-- start DOCUMENT EXCERPT --
Superconducting gap, temperature dependence: how to calculate this integral?

Question

Tinkham (page 63) states that the temperature dependence of the gap energy of a superconductor $\Delta(T)$ can be calculated using the following integral:

How can this actually be carried out? I am not sure how to approach this problem or re-arrange the equation for finding $\Delta(T)$ numerically.

A URL containing a little more inforamtion about this Eqn: http://katzgraber.org/teaching/ss07/files/burgener.pdf (slide 35)

Answer 1

I will not give you the numerical solution, but I will below explain some analytical simplifications that I believe are required to solve the numerical problem. The strategy is simple: try to express all the parameters of the integral in term of dimensionless variables. To achieve a discussion in term of $\delta = \Delta(T) / \Delta(T=0)$ and $\tau = T / T_{c}$ a bit of work is required, that's what I do in the first section below. The second section give the final result, that you can check numerically.

Please first note the related question Interaction strength in BCS theory, where I also gave some remarks about the method and some numerical value for the parameter $$\eta = \frac{1}{N(0)V}$$, the (inverse) interaction strength. At the end of the calculation, this will turn out to be the only parameter you need.

In the following, the equation numbers are those of the original BCS paper [Bardeen, J., Cooper, L. N., & Schrieffer, J. R. ; Theory of Superconductivity. Physical Review, 108, 1175–1204 (1957). http://dx.doi.org/10.1103/PhysRev.108.1175 -> free to read on the APS website]. I change a bit their notation, though, the gap parameter will be called $\Delta$ instead of $\varepsilon_{0}$, and the Debye frequency will be noted $\omega_{D}$ instead of the BCS $\omega$. Subsequently, here $\Delta_0=\Delta\left(T=0\right)$ for simplicity. I've tried to be as explicit as I could, such that in principle there is no need to check the BCS paper, except for the first equation (the self-consistent gap equation, see below).
-- end DOCUMENT EXCERPT --
- DIRECTIVE -
In the superconducting gap thread, what symbol does the answer use for the gap parameter instead of the BCS paper's $\varepsilon_{0}$?
-- start INFORMATION PROVIDED --
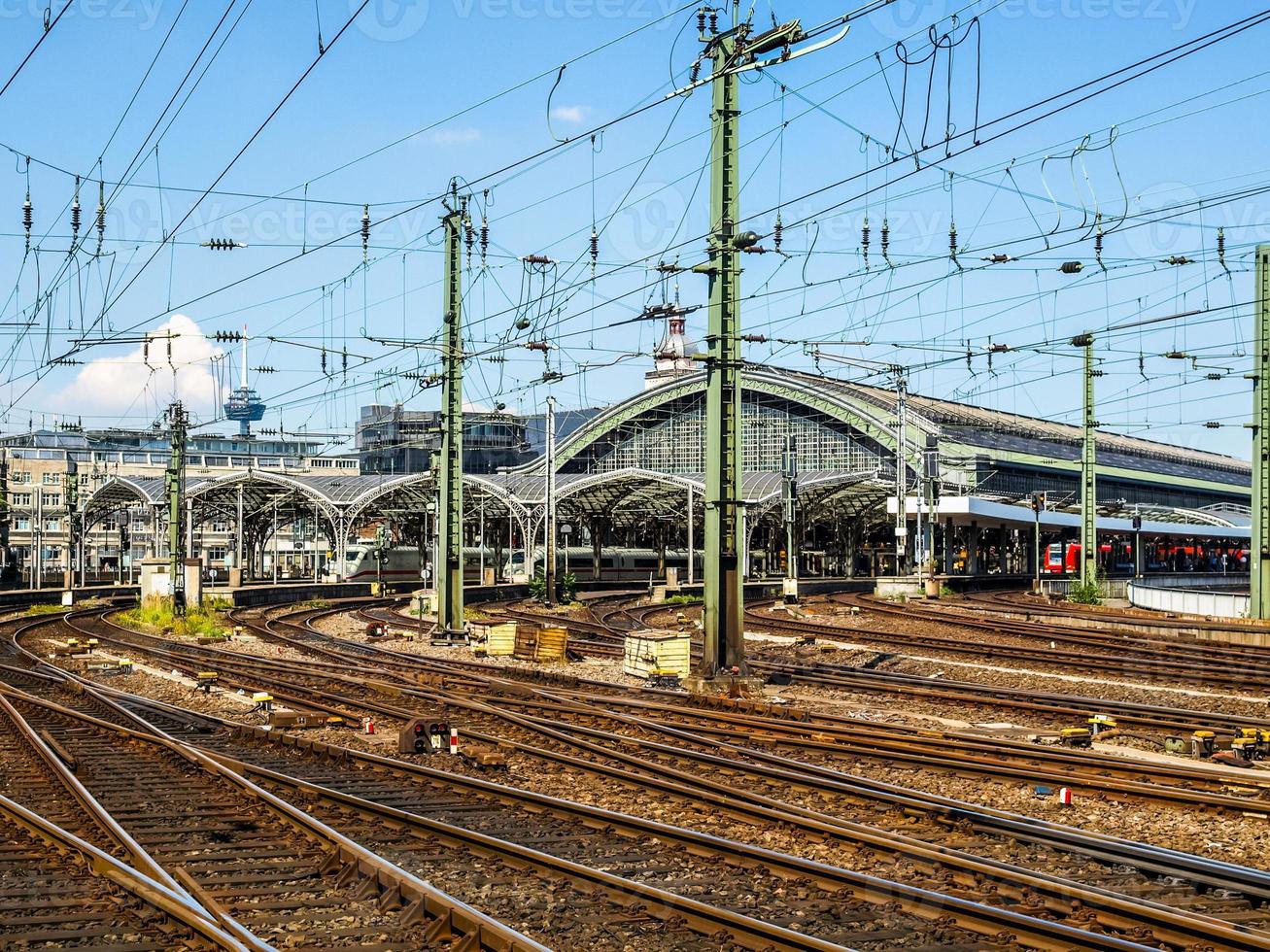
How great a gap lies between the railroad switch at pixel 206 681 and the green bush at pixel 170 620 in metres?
11.4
-- end INFORMATION PROVIDED --
- ANSWER FOR THE TASK -
$\Delta$